**Required action**.
Find the lines below that include the word "scientific" and report how many there are, with no other text.

==================================================

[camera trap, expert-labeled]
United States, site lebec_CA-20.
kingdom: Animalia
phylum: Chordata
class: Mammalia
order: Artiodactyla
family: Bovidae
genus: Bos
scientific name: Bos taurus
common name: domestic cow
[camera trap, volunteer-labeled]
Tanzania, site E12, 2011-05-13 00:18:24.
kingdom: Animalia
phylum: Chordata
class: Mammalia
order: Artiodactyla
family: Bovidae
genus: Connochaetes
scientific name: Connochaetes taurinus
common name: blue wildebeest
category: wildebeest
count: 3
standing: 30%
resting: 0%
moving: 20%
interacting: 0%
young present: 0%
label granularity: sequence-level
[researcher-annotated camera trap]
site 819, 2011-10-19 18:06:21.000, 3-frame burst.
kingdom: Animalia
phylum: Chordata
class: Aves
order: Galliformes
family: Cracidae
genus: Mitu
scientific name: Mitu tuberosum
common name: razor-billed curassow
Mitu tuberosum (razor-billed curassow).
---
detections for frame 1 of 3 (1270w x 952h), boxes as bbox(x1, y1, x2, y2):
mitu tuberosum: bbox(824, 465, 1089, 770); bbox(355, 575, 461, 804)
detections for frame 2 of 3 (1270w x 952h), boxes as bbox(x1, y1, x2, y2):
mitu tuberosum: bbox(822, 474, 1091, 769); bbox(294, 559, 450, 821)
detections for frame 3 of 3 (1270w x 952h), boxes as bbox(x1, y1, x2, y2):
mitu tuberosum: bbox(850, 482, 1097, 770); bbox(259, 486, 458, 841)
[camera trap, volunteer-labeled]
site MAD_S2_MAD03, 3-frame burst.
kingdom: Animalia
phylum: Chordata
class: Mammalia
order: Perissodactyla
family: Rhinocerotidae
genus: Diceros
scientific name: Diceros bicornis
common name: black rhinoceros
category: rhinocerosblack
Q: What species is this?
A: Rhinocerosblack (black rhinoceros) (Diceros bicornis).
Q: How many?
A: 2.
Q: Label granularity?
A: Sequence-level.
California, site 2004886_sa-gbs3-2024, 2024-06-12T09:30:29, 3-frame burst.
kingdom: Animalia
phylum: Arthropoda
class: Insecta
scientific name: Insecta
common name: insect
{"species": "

==================================================

**Completed task**.
5